X, Meta put on blast by government in wake of Sydney Bondi Junction stabbing attacks

Social media giants have been ordered to take down violent footage and threatened with multi-million-dollar fines as leaders grapple with a surge in misinformation and harmful content online.

Leaders have issued stern warnings to social media platforms who they said have aided in the rapid circulation of false information and violent footage spread in the aftermath of two major stabbing attacks in NSW.

Six people were killed when Queensland man Joel Cauchi carried out a knife attack in Westfield Bondi Junction on Saturday, and a Sydney church leader is recovering in hospital after he was stabbed mid-service on Monday night, with the attack captured on livestream.

Hours after each incident, both graphic footage of the events and conspiracy theories as to who was responsible began to circulate widely on social media.

Communications Minister Michelle Rowland said both Meta-owned Facebook and X have been directed to remove violent footage of Saturday’s massacre and the western Sydney church stabbing off of their platforms

She reprised her vow to grant the media watchdog new powers to fine companies millions of dollars if they fail to remove disinformation and harmful content off their platforms, which are expected to be introduced in new safety laws later this year.

“Social media has revolutionised the way people connect but it has also become a vector for serious harms, including to spread dangerous misinformation spread at scale and speed that threatens safety, undermines democracy and sows division within the community,” Ms Rowland said.

“This is a problem with real world consequences.
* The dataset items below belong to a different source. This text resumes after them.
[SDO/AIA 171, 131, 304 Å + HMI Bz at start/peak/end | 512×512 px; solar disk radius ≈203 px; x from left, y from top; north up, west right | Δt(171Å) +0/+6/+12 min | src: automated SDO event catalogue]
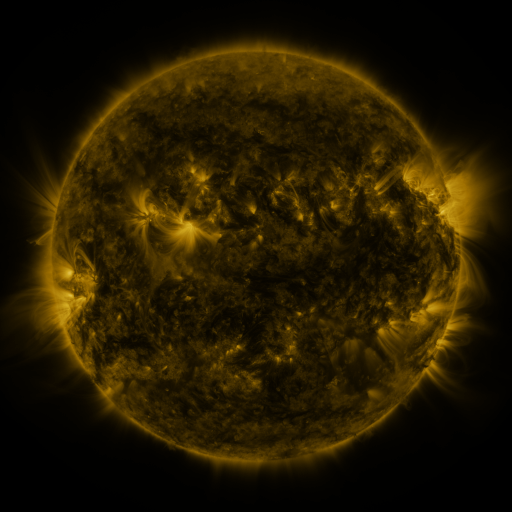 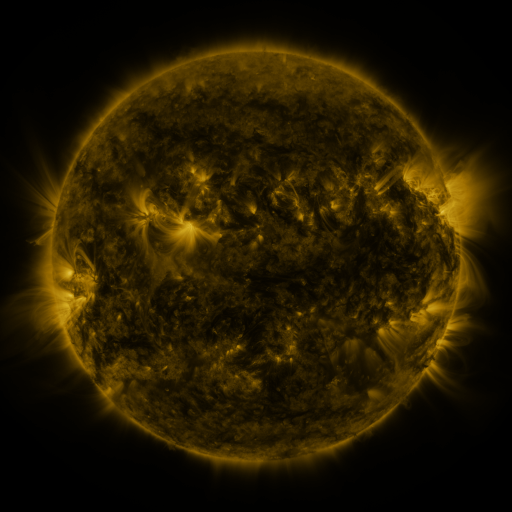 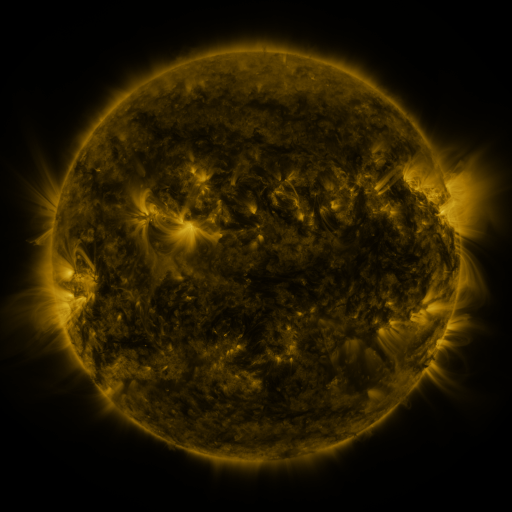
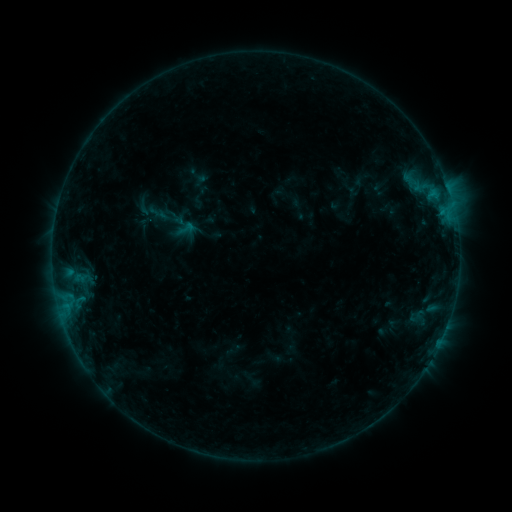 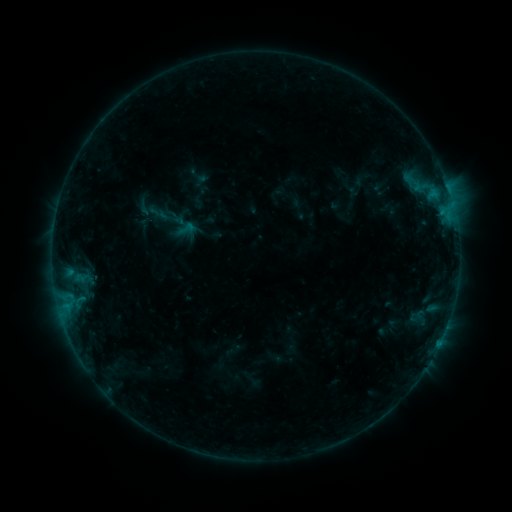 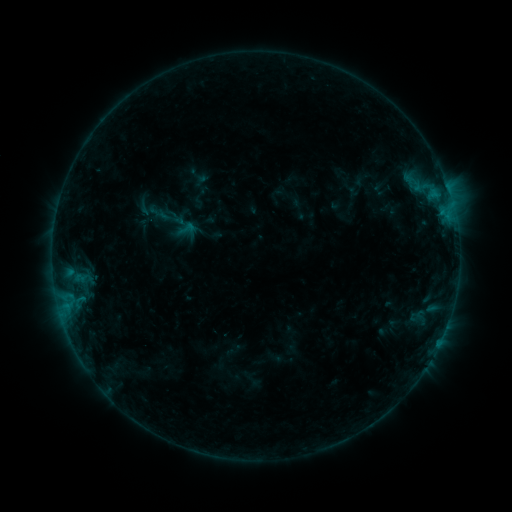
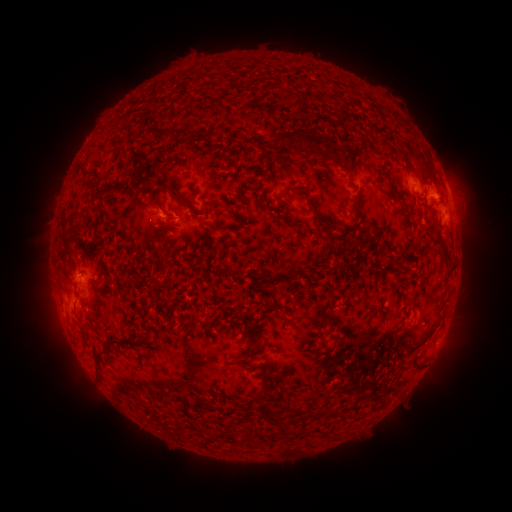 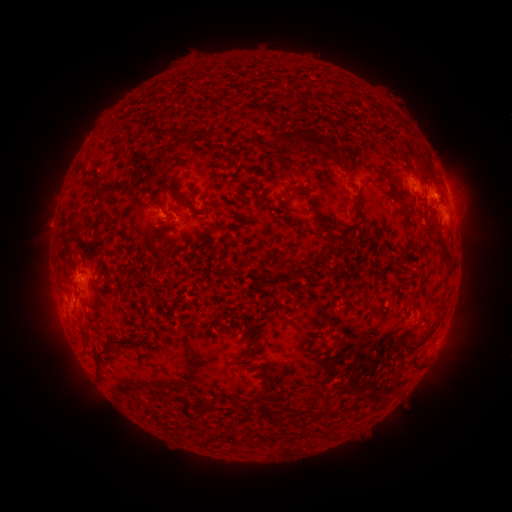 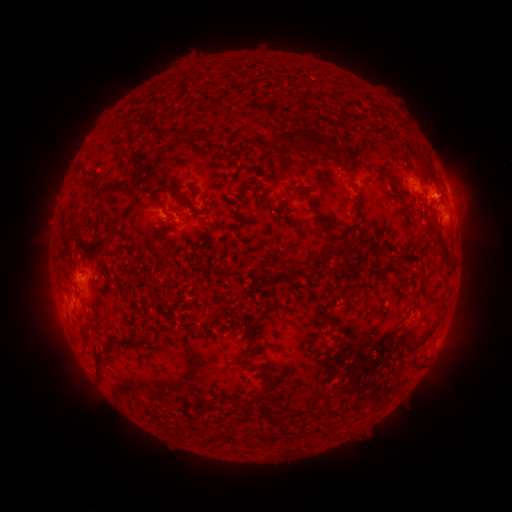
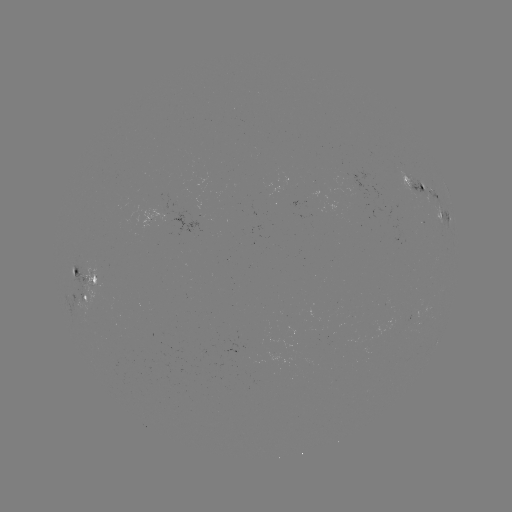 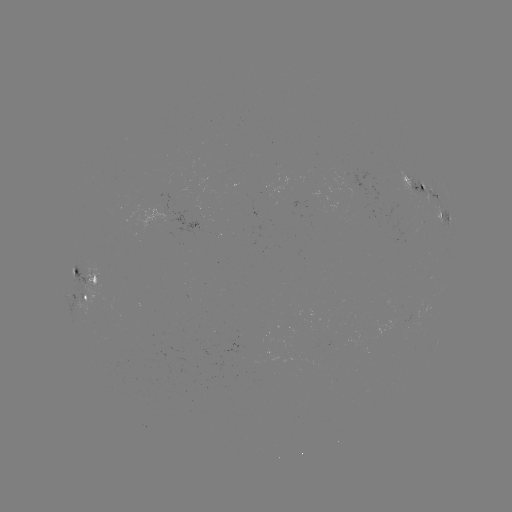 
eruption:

When false, misleading or deceptive information spreads like wildfire on social media, the outcomes can be disastrous, particularly when these same platforms undermine journalistic content.”

The Australian Communications and Media Authority (ACMA) said 17 complaints about radio and television coverage have been made since the massacre in Bondi on Saturday.

At least 5 complaints were made in the 48 hours after the attack, which killed six and left multiple people critically injured, after a major news outlet wrongly named the perpetrator as a 20-year-old Sydney university student in its reporting of the incident.

The incorrect name had been circulating widely on social media before it was reported on Seven, and before police confirmed it was a completely different person responsible for the attack.

Opposition communications spokesman David Coleman said companies such as X and Meta should face the “full force of the law” if they refuse to take down distressing or misleading posts on their platforms.

“I’m especially worried about the impact on our kids with this graphic material being spread online,” Mr Coleman said.

Mr Coleman added the Coalition would be “constructive” if the government proposed additional powers for the eSafety Commissioner under the Online Safety Act in its online safety overhaul.

Speaking to reporters on Friday, Prime Minister Anthony Albanese said his government was prepared to take “whatever action is necessary” to haul social media companies into line.

“Media companies, including social media companies, have a responsibility to act,” Mr Albanese said.

“It shouldn’t need the e-safety commissioner to intervene to take down violent videos that show people who have lost their lives.”